Les porte-conteneurs et les tankers, premiers clients des scrubbers
Selon les dernières statistiques disponibles (mars 2021), le nombre de navires équipés de scrubbers s’établissait à 3 935, tous segments confondus. Les dispositifs qui permettent d’épurer les gaz d’échappement des moteurs équipaient alors 15,9 % des porte-conteneurs (28,7 % en EVP), 11,4 % des vraquiers (22,7 % en tpl), 24,5 % des transporteurs de pétrole brut (29,9 % en tpl) et 4,2 % des navires-citernes (13,4 % en tpl).
Le porte-conteneurs reste le premier client du scrubber. Au 4 janvier 2022, la capacité totale de la flotte équipée était estimée à 7,52 MEVP par Alphaliner. HMM (83 % de sa flotte en exploitation), Evergreen (69 %) et MSC (48 %) figurent parmi les compagnies qui ont le plus plébiscité les systèmes. Adepte, Yang Ming (90 navires dont 50 en propriété) a également équipé 12 de ses porte-conteneurs cette année, portant le total à 26 unités.

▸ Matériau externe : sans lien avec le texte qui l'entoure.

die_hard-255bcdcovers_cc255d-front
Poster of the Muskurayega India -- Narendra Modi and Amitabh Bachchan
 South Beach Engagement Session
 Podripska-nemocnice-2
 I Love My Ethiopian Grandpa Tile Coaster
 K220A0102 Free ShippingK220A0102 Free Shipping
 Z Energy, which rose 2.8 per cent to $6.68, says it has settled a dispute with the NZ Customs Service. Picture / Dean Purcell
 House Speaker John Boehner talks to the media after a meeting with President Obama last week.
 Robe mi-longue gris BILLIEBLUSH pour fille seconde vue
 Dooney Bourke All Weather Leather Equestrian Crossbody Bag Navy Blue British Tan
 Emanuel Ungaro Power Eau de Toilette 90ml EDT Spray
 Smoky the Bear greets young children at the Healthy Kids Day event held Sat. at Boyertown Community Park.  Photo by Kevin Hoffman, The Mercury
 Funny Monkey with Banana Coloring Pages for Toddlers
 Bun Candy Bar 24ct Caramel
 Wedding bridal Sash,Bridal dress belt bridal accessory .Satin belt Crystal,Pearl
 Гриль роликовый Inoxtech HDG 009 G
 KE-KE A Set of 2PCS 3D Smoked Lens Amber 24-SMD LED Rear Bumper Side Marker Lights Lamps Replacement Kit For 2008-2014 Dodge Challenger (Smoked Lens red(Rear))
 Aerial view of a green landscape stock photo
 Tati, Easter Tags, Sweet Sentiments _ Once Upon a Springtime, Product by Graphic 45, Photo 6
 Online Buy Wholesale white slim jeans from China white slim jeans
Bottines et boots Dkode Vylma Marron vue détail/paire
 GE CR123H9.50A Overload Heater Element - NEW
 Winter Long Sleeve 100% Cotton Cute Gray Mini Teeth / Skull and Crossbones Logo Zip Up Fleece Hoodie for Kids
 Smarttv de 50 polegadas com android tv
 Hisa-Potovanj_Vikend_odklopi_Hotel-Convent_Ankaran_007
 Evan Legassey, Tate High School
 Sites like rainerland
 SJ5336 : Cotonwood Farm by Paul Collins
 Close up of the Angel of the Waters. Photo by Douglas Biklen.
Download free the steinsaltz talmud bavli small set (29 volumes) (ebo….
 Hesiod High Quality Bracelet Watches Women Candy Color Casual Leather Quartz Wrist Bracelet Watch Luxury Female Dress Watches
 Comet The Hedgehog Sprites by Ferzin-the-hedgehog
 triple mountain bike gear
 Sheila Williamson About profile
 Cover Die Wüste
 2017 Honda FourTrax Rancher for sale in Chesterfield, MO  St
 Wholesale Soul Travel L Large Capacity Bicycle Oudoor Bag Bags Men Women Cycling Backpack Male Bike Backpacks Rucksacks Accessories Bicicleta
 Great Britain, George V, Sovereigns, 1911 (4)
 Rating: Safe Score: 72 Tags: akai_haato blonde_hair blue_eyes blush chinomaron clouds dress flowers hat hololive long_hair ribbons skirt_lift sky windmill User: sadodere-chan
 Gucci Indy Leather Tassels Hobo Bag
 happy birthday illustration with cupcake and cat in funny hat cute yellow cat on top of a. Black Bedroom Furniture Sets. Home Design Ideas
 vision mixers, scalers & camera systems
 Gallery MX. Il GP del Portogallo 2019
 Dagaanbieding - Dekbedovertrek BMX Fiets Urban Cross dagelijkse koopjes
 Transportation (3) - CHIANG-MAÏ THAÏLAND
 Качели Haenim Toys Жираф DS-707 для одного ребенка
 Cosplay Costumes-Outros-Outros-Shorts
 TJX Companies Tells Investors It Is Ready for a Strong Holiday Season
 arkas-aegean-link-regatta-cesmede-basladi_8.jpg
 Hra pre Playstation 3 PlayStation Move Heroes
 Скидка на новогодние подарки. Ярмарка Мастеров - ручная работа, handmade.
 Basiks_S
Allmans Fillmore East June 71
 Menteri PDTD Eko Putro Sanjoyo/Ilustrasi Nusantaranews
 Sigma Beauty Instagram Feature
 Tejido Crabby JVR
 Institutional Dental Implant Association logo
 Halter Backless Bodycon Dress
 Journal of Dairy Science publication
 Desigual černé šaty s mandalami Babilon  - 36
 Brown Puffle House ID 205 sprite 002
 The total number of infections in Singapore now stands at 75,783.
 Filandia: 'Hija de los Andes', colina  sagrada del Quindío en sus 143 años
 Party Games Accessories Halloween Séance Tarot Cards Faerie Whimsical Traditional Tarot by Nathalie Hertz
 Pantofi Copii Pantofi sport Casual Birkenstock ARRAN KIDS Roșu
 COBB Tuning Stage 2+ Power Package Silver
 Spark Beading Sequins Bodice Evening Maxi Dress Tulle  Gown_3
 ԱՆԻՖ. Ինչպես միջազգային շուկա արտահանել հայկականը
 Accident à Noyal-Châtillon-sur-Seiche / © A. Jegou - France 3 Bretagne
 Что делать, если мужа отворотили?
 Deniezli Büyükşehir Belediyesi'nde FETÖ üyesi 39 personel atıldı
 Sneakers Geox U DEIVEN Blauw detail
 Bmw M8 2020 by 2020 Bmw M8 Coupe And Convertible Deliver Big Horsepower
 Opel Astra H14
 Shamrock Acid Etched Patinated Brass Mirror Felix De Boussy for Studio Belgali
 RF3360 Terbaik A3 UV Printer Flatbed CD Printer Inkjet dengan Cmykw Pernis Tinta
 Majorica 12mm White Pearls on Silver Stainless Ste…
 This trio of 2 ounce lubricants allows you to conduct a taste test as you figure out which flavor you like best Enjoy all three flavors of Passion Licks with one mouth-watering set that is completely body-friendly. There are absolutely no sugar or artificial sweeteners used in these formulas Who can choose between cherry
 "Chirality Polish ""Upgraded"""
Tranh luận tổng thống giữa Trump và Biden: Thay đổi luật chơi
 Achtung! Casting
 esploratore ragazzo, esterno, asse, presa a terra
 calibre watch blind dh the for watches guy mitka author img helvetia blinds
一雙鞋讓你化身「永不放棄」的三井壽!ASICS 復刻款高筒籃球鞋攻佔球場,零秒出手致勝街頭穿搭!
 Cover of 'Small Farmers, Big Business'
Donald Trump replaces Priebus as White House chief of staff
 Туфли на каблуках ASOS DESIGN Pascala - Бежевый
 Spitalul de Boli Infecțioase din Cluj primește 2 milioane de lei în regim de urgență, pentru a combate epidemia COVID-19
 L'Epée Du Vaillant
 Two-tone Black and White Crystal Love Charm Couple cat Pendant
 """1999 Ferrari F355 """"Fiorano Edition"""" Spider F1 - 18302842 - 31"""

La japonaise ONE a fait un grand pas en 2021 en portant le taux de pénétration de sa flotte de 9 à 18 % mais le taux d’équipement reste faible. En revanche, la radicalité du numéro trois mondial Cosco (175 navires en propriété) est plus visible : 10 % seulement de sa flotte équipée en janvier. La française CMA CGM n’y a pas non plus porté un grand intérêt : moins d’un quart de sa flotte y a eu recours et la situation n’a quasiment pas évoluer l’an dernier. Le numéro trois mondial du secteur a largement adopté le GNL (44 navires), ce qui peut expliquer en partie sa faible adhésion.
Le spécialiste du transport intra-asiatique Wan Hai était jusqu’à présent le seul transporteur du top 10 à ne pas avoir opté pour le système, après avoir confirmé en 2020 qu'il combinerait le carburant à faible teneur en soufre avec des surcharges. Les cinq unités de 13 200 EVP commandées en mars à HHI pour livraison en 2023 représenteront toutefois le premier investissement en la matière. « Elles seront les seules unités de ce type dans son carnet de commandes de 41 navires », souligne Alphaliner.